UC Riverside

This dissertation presents a theoretical analysis of protocols relevant for quantum information processing with superconducting qubits. The purpose of these protocols is decoherence suppression and quantum information transfer. Our analysis makes use of the standard density matrix formalism and Kraus operator (operator-sum) representation of quantum operations. We also use the mathematical trick of unravelling continuous evolution into discrete scenarios with corresponding probabilities.

We show that decoherence due to zero-temperature energy relaxation can be almost completely suppressed, probabilistically, by weak measurement reversal (also known as quantum uncollapsing). To protect a qubit, a weak (partial) quantum measurement moves it towards the ground state, where it is kept during the storage period, while the second partial measurement restores the initial state. This procedure preferentially selects the cases without energy decay events. Stronger decoherence suppression requires smaller selection probability; a desired point in this trade-off can be chosen by varying the measurement strength.

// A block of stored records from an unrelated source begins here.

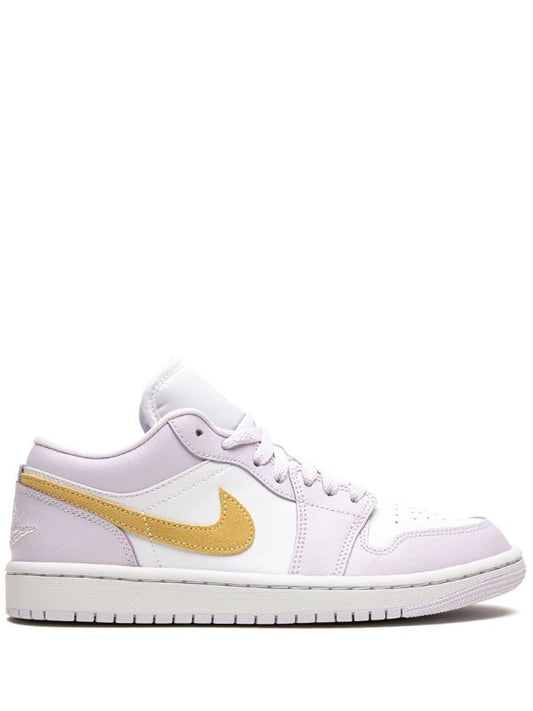 AIR JORDAN 1 LOW BARELY GRAPE (W)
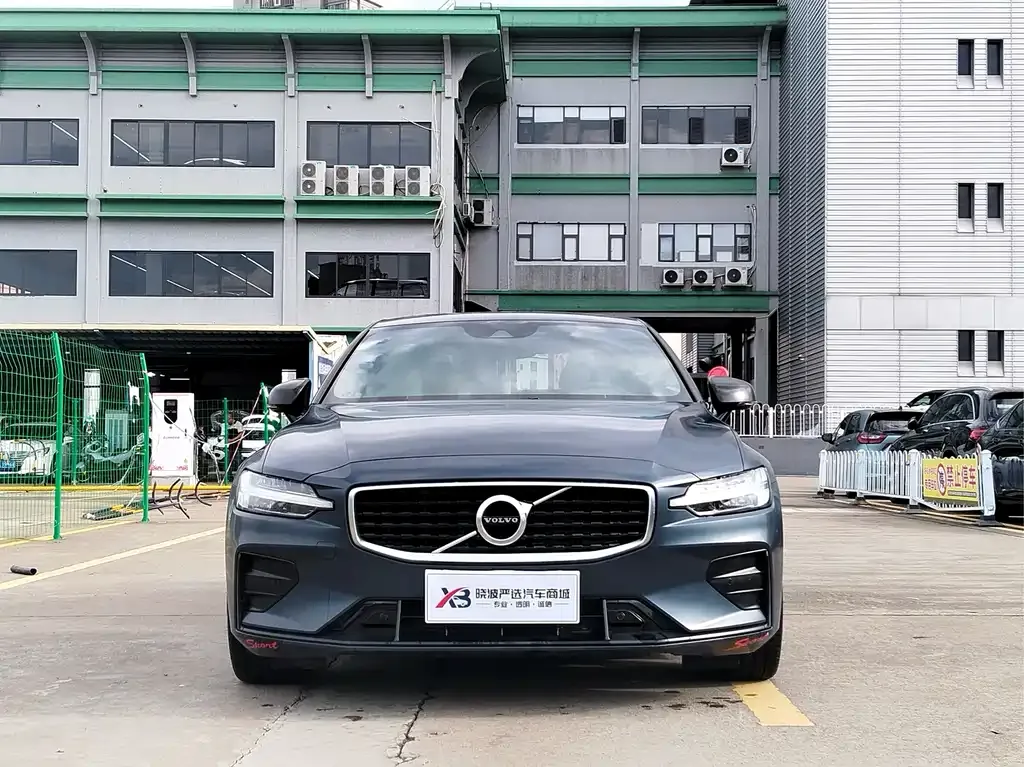 Volvo S60 — фото 7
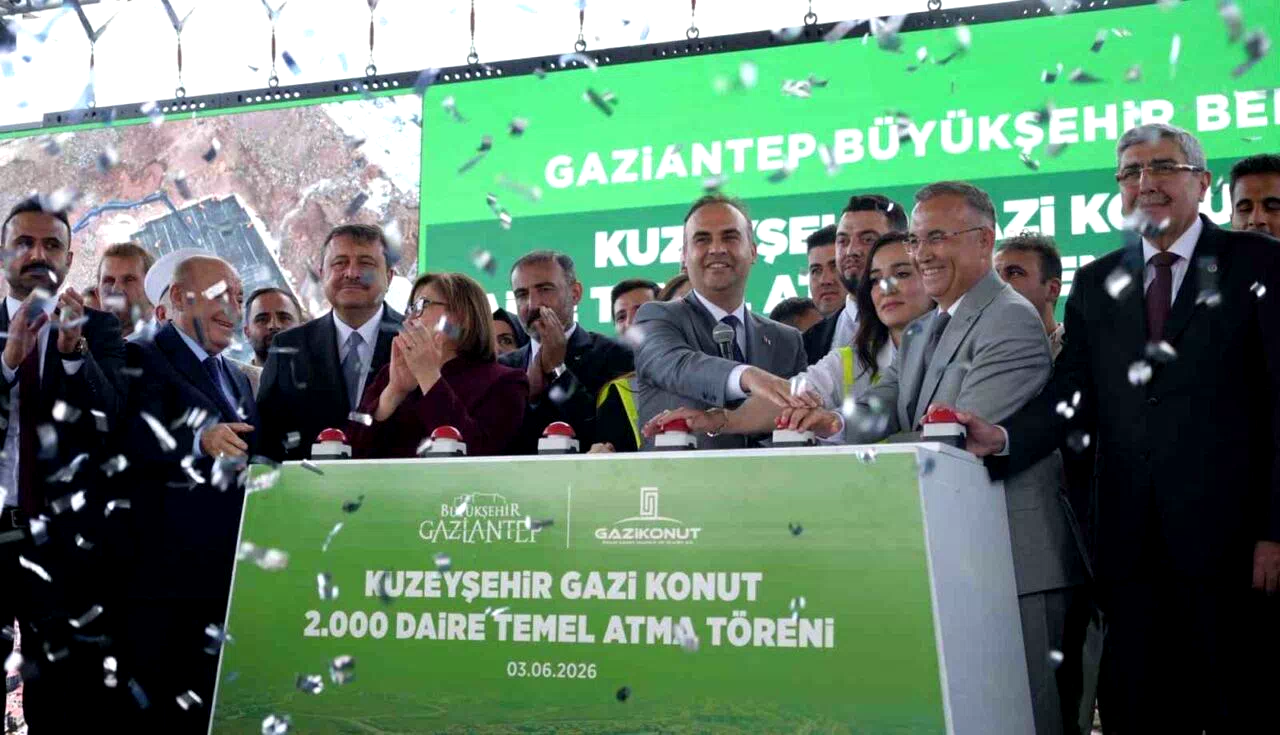 Bakan Kacır: “Birilerinin milletin emanetine nasıl hıyanet ettiklerini ve el uzatmaya kalktıklarını hep birlikte görüyoruz”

We also analyze several simple quantum error correction (QEC) and quantum error detection (QED) protocols, relevant to superconducting qubits. We show that for energy relaxation the repetitive N-qubit quantum codes cannot be used for QEC, but can be used for QED (also known as probabilistic error correction). Moreover, the repetitive code with only two qubits is sufficient for QED. We also present several other two-qubit algorithms realizable with the current technology of superconducting phase qubits; these algorithms can demonstrate QEC for intentional errors and QED for real decoherence.

We also analyze a procedure designed to transfer the state of a microwave qubit from one superconducting resonator to another resonator via a transmission line; the emission and capture of the microwave energy is achieved using tunable couplers. The procedure is shown to be robust against experimental imperfections of required pulse shapes. Our results also indicate that a successful state transfer requires nearly equal resonator frequencies for the entire duration of the procedure.